What the exercise asks:
Locate the line containing "order: Artiodactyla" in the material below. Copy that line and all following lines through the end exactly, omitting any pictures.

Data for review:
☆ ☆ ☆ ☆
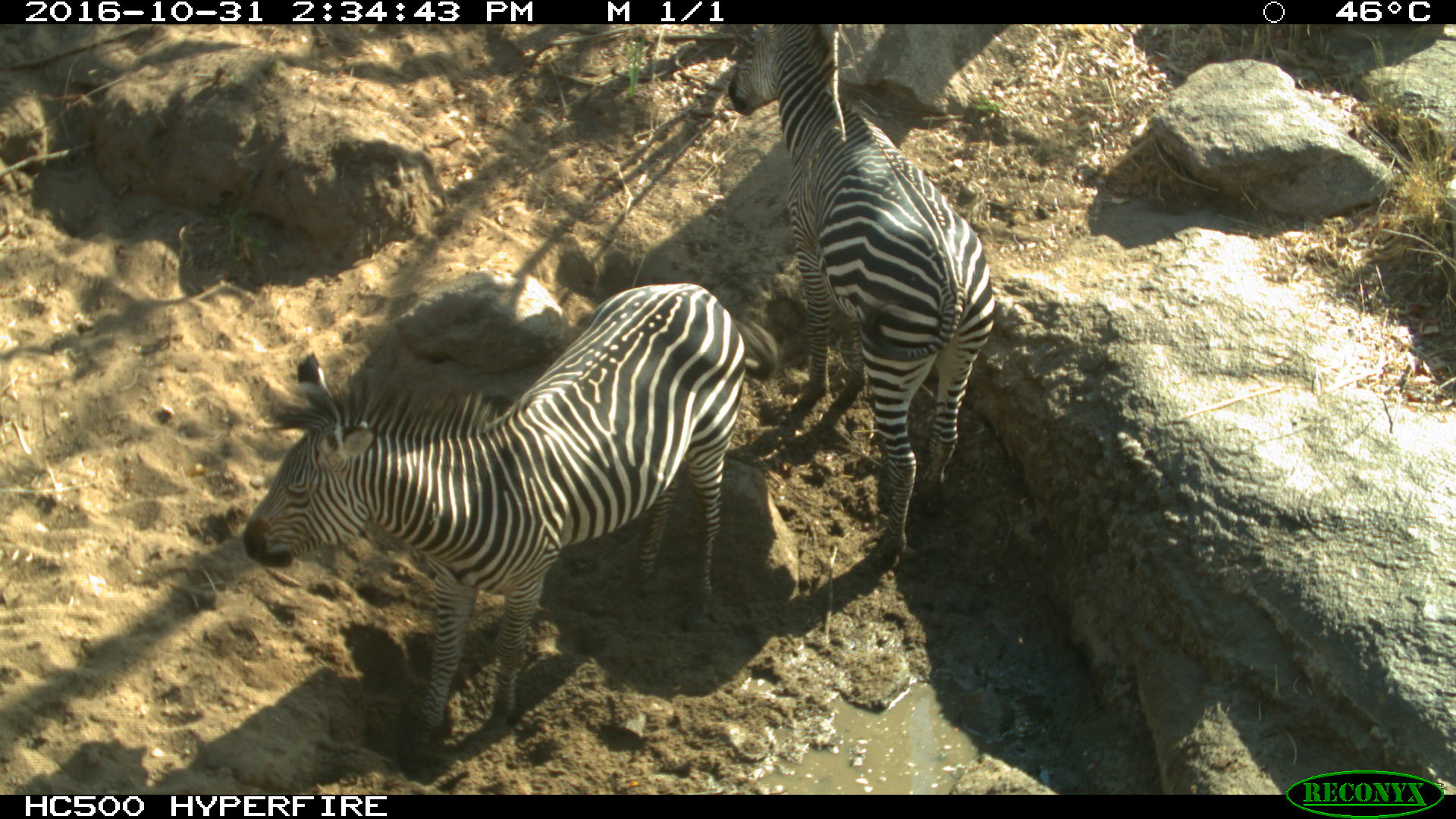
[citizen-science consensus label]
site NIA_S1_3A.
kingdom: Animalia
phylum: Chordata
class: Mammalia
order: Perissodactyla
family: Equidae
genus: Equus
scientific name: Equus quagga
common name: plains zebra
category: zebraplains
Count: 2.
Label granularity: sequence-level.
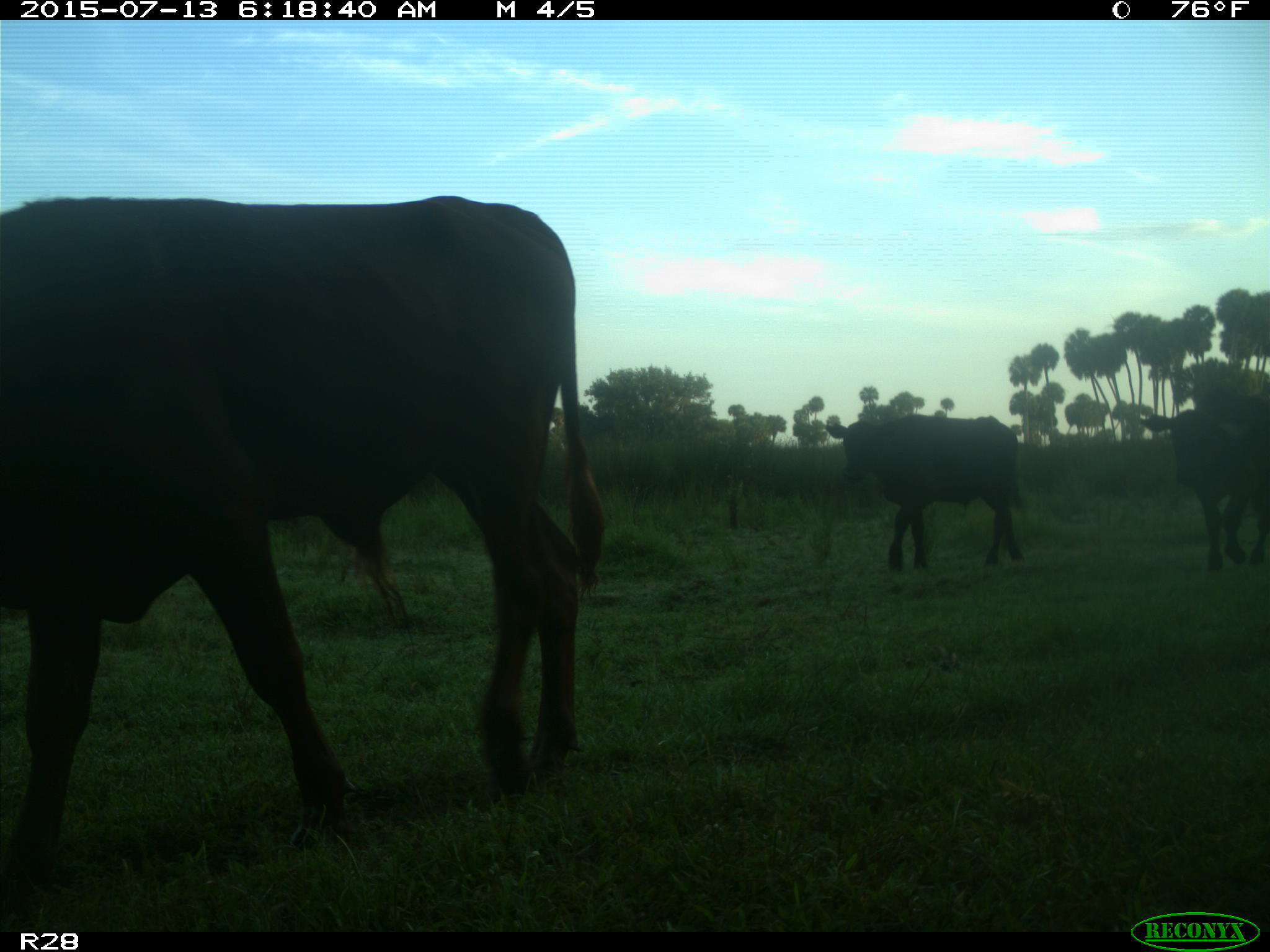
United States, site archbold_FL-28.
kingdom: Animalia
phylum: Chordata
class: Mammalia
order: Artiodactyla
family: Bovidae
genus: Bos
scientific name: Bos taurus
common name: domestic cow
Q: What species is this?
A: Bos taurus (domestic cow).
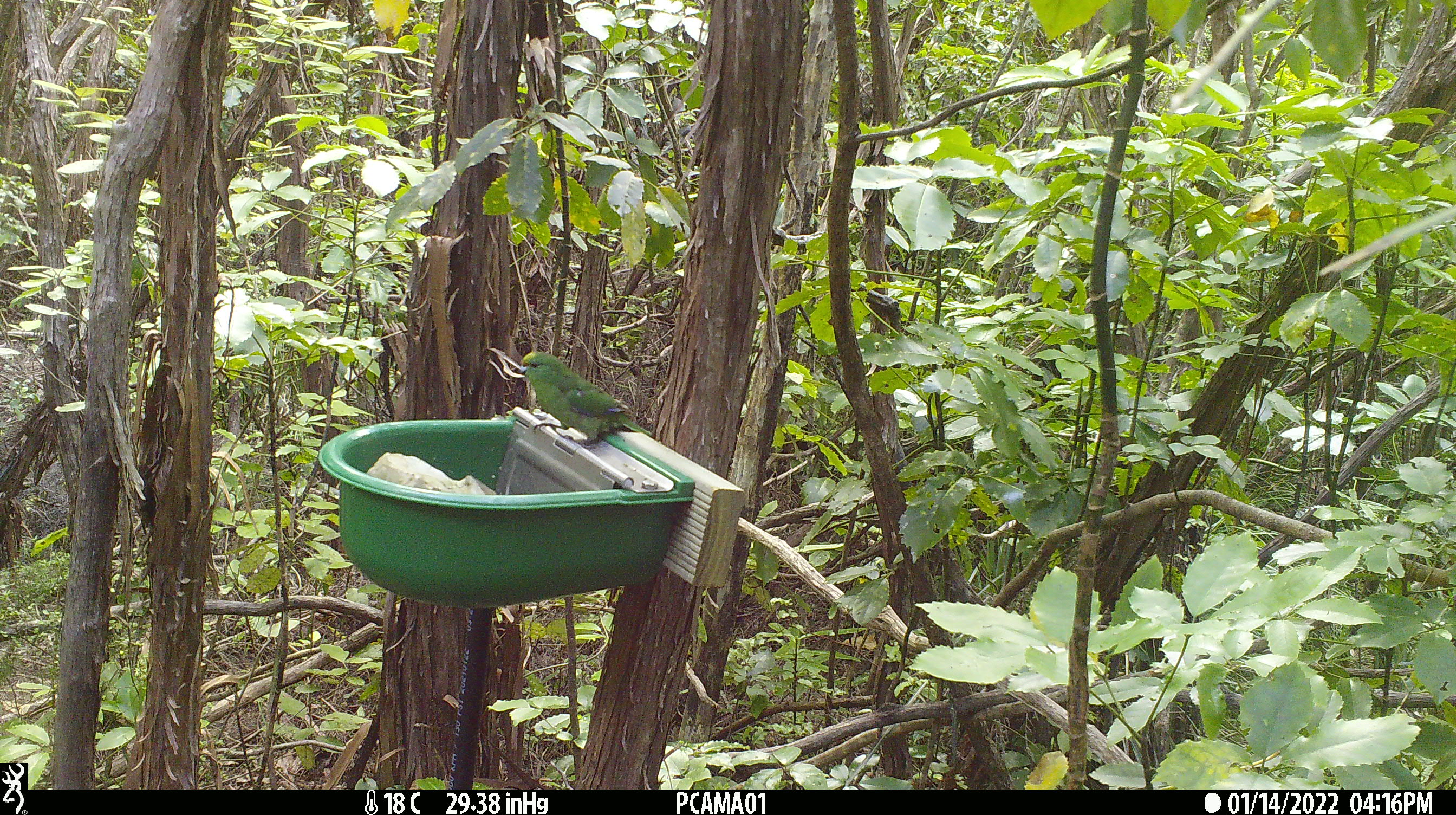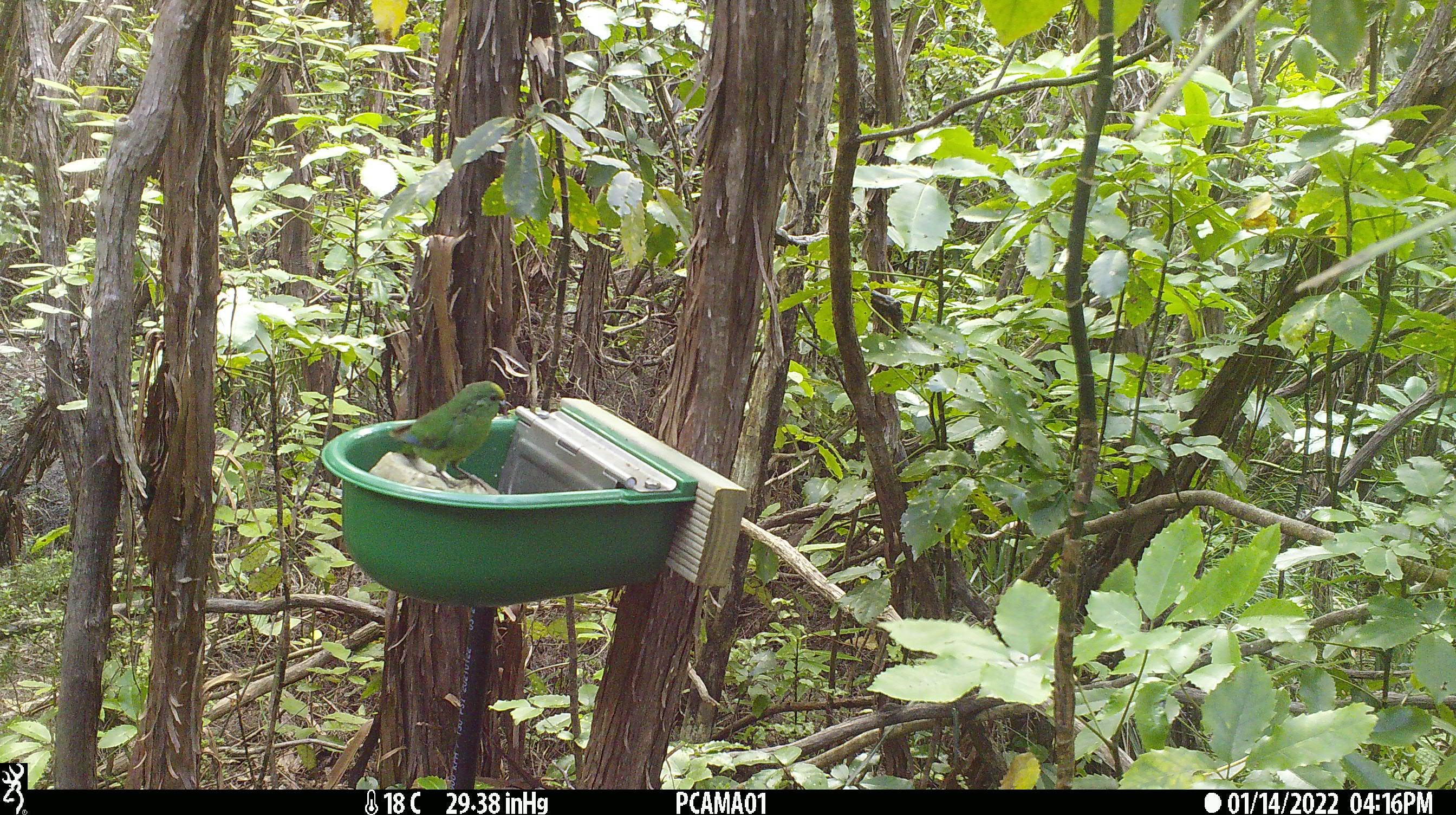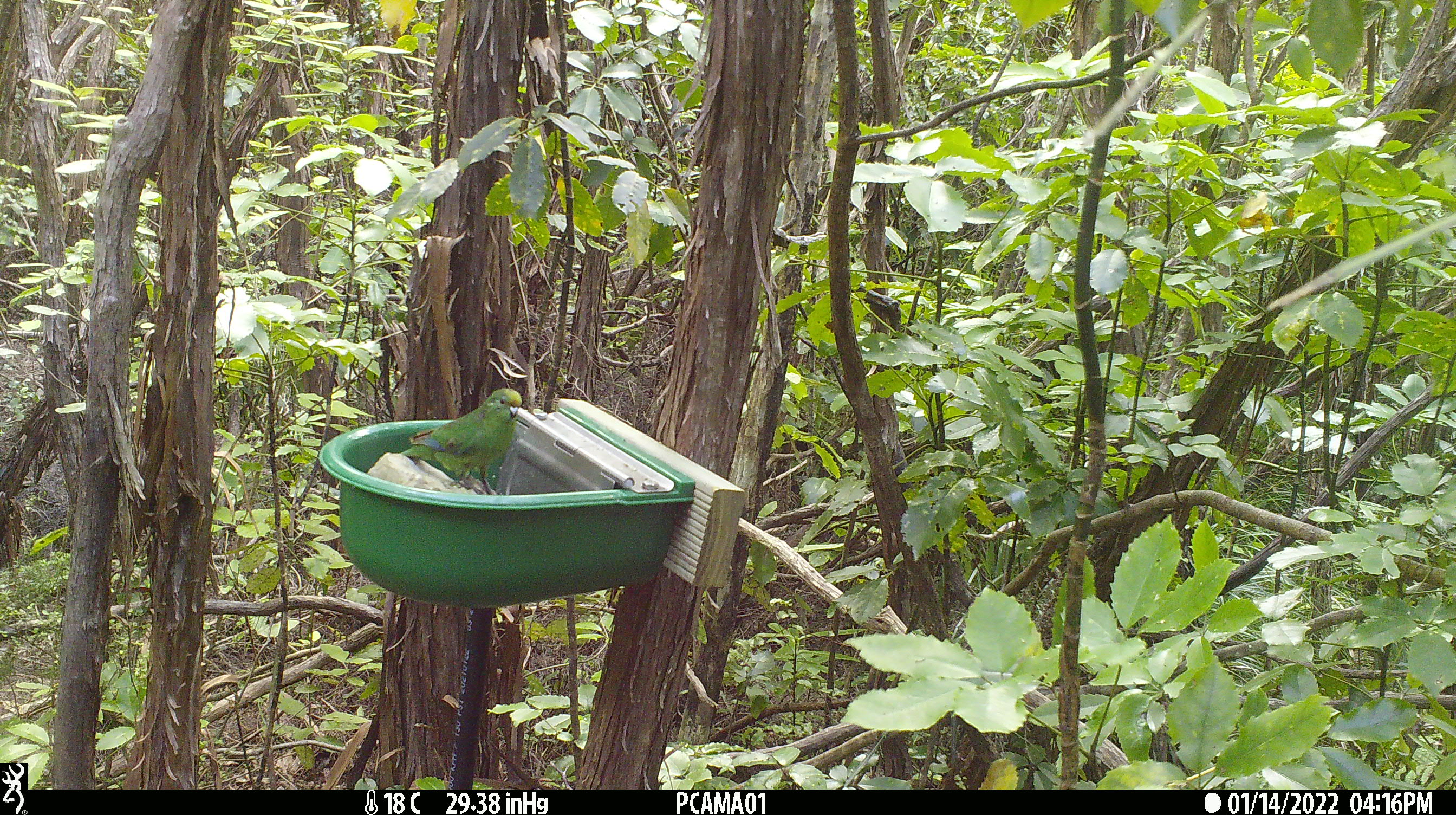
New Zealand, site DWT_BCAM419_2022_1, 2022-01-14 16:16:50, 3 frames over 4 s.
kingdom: Animalia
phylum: Chordata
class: Aves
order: Psittaciformes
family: Psittaculidae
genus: Cyanoramphus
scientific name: Cyanoramphus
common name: parakeet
☆ ☆ ☆ ☆
Exercise result:
order: Artiodactyla
family: Bovidae
genus: Bos
scientific name: Bos taurus
common name: domestic cow
Q: What species is this?
A: Bos taurus (domestic cow).
New Zealand, site DWT_BCAM419_2022_1, 2022-01-14 16:16:50, 3 frames over 4 s.
kingdom: Animalia
phylum: Chordata
class: Aves
order: Psittaciformes
family: Psittaculidae
genus: Cyanoramphus
scientific name: Cyanoramphus
common name: parakeet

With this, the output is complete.